» Supplied material

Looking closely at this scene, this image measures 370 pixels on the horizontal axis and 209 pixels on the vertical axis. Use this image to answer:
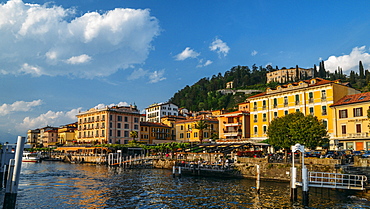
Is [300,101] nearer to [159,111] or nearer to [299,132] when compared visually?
[299,132]

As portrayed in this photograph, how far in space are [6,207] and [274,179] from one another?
33885 mm

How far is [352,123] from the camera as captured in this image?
199 ft

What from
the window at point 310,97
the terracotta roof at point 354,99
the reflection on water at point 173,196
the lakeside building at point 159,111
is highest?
the lakeside building at point 159,111

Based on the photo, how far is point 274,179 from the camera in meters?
44.0

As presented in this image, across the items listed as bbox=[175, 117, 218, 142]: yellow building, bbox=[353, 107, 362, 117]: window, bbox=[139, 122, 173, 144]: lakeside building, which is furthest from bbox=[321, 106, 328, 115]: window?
A: bbox=[139, 122, 173, 144]: lakeside building

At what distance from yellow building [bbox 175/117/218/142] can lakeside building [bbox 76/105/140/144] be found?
50.0 ft

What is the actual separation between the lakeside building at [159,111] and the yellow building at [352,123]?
91.6m

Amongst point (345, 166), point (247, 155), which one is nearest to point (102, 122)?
point (247, 155)

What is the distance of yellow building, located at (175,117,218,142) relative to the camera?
10612 centimetres

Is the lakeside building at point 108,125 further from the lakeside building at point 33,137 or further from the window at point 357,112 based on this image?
the lakeside building at point 33,137

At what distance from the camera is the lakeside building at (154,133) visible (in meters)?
116

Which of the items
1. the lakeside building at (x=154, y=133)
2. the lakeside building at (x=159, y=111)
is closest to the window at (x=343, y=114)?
the lakeside building at (x=154, y=133)

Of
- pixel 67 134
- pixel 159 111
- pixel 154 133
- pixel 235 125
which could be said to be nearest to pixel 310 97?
pixel 235 125

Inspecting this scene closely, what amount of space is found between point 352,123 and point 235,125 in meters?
34.0
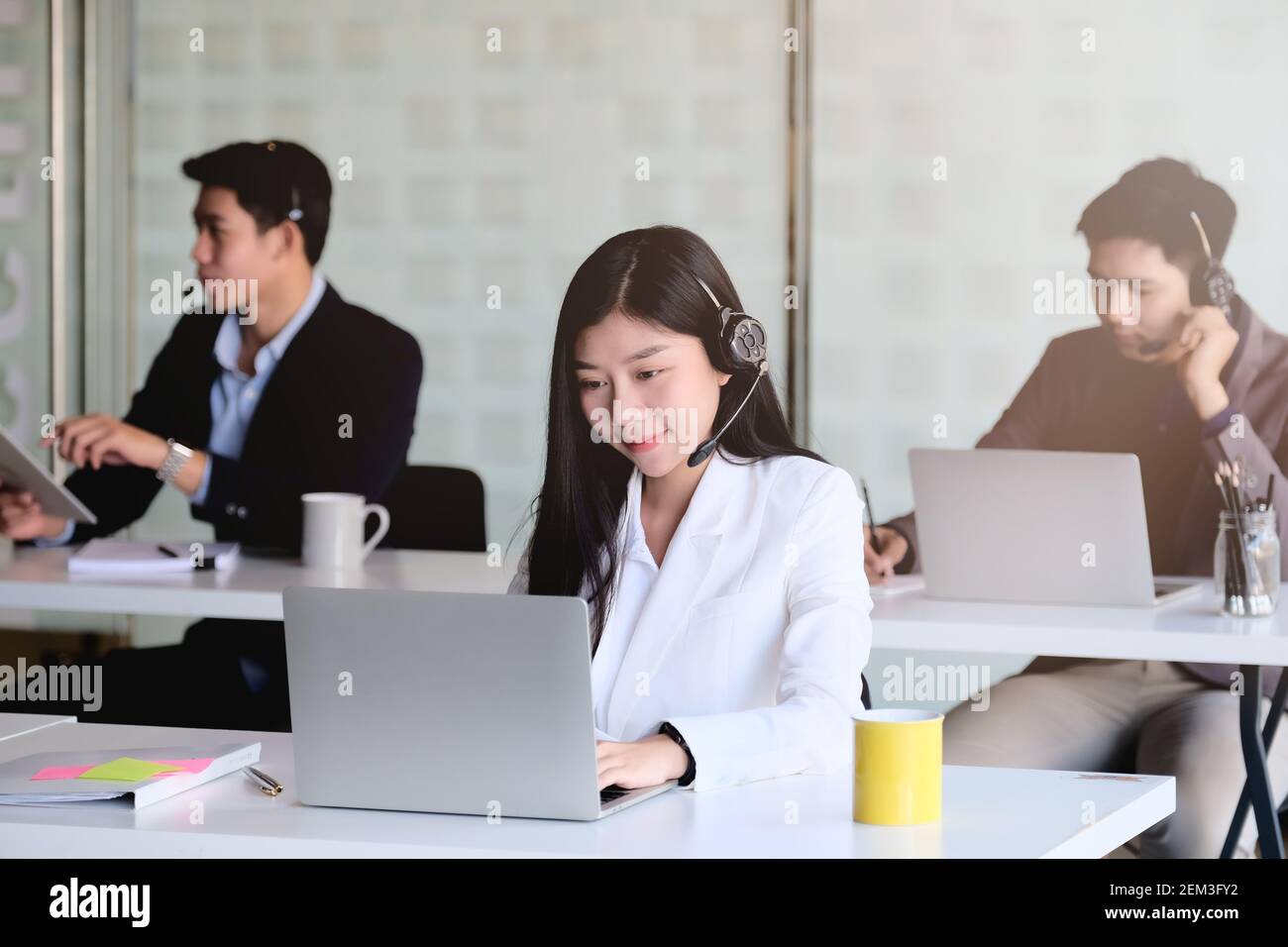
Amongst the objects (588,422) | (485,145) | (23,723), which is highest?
(485,145)

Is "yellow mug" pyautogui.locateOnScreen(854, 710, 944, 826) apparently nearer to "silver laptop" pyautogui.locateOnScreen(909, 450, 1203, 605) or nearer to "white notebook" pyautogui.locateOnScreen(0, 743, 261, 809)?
"white notebook" pyautogui.locateOnScreen(0, 743, 261, 809)

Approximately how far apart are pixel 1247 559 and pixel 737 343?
3.63 feet

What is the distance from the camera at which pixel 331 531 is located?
3.14 metres

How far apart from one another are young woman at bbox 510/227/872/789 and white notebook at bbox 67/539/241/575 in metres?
1.16

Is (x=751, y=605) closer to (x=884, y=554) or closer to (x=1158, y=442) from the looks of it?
(x=884, y=554)

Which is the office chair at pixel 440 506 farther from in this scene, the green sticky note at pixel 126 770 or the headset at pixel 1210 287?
the green sticky note at pixel 126 770

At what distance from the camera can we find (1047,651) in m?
2.51

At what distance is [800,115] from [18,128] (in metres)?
2.35

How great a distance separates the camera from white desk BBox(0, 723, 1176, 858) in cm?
138

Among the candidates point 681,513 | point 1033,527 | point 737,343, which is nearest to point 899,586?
point 1033,527

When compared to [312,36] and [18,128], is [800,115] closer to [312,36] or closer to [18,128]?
[312,36]

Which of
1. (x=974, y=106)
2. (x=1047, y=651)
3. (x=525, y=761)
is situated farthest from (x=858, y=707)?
(x=974, y=106)

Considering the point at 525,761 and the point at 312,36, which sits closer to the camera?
the point at 525,761

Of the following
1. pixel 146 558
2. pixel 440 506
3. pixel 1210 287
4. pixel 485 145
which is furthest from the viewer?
pixel 485 145
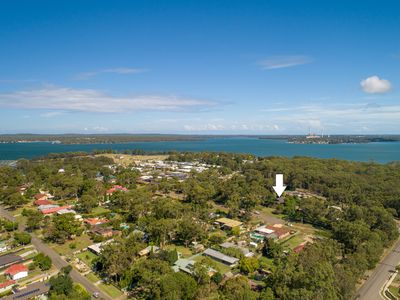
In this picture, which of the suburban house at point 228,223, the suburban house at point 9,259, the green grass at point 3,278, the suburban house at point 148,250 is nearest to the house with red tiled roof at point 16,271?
the green grass at point 3,278

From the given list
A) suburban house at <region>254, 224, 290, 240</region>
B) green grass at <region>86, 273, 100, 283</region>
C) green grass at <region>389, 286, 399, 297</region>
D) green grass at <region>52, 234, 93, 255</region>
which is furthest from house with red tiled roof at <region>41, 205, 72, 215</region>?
green grass at <region>389, 286, 399, 297</region>

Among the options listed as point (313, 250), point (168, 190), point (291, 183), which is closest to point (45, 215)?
point (168, 190)

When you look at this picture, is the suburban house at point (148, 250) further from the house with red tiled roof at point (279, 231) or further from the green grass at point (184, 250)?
the house with red tiled roof at point (279, 231)

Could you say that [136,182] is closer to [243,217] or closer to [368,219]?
[243,217]

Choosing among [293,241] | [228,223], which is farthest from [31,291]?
[293,241]

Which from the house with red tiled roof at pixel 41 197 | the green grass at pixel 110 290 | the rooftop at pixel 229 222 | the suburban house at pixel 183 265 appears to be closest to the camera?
the green grass at pixel 110 290

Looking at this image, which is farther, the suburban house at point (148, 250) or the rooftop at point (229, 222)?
the rooftop at point (229, 222)

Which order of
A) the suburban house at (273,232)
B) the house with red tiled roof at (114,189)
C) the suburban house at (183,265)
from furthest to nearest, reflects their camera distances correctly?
the house with red tiled roof at (114,189), the suburban house at (273,232), the suburban house at (183,265)

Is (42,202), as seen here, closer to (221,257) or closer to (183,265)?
(183,265)
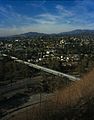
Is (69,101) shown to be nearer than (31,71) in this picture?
Yes

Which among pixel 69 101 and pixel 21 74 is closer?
pixel 69 101

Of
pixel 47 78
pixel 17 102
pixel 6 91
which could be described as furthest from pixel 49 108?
pixel 47 78

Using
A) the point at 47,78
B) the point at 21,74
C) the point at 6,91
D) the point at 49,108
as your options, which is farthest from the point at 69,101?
the point at 21,74

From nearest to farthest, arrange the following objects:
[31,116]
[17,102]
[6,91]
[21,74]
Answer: [31,116], [17,102], [6,91], [21,74]

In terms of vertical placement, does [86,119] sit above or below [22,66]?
above

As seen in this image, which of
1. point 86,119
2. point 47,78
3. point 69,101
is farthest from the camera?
point 47,78

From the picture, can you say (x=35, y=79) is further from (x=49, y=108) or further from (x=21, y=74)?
(x=49, y=108)

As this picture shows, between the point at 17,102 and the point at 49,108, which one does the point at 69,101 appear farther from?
the point at 17,102

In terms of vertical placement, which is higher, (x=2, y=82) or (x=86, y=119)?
(x=86, y=119)

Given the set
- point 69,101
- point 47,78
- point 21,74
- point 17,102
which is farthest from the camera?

» Given problem
Please put the stretch from the line containing "In terms of vertical placement, which" through the end of the listing above into a Markdown table with the columns Row and Line, numbering each row and leaving out blank lines.

» Final answer
| Row | Line |
|---|---|
| 1 | In terms of vertical placement, which is higher, (x=2, y=82) or (x=86, y=119)? |
| 2 | (x=86, y=119) |
| 3 | Given the set |
| 4 | - point 69,101 |
| 5 | - point 47,78 |
| 6 | - point 21,74 |
| 7 | - point 17,102 |
| 8 | which is farthest from the camera? |